About this task:
Reproduce everything from "RL approaches will" down to "display the environment." in the Sokoban text, changing "DQL" to "Deep Q-Learning".

Selected extract:

Teaching an AI to solve Sokoban

Sokoban is Japanese for warehouse keeper and a traditional video game. The game is a transportation puzzle, where the player has to push all boxes in the room on the storage locations (targets).

The following algorithms will be implemented. As a comparison for the RL approaches we implement basic search algorithms as

Depth-First-Search
Breadth-First-Search
Best-First-Search
A*
Uniform-Cost-Search

RL approaches will be

AlphaGo approach (MCTS + network)
DQL

Prior Steps

To make the environment running some prior steps may need to be done. Either all or a subset of the following commands need to be run to display the environment.

Data:
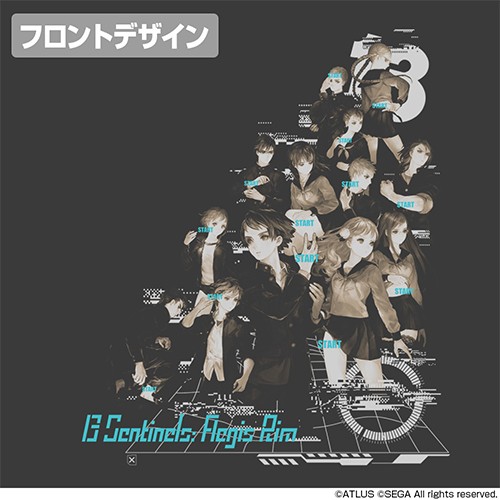 十三機兵防衛圏 コラージュTシャツSサイズ Sサイズ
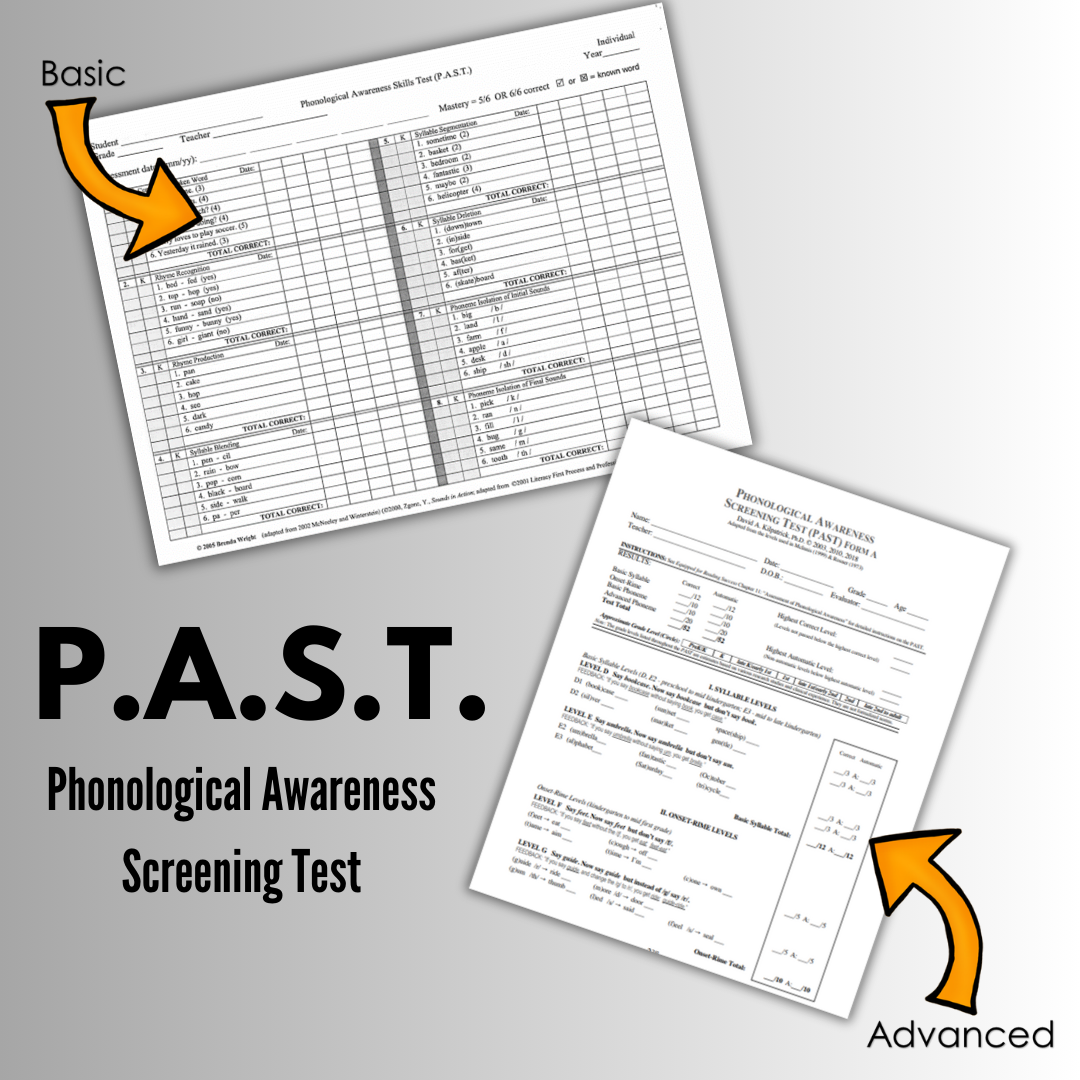 Past Test Score Sheet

Answer to the problem:
RL approaches will be

AlphaGo approach (MCTS + network)
Deep Q-Learning

Prior Steps

To make the environment running some prior steps may need to be done. Either all or a subset of the following commands need to be run to display the environment.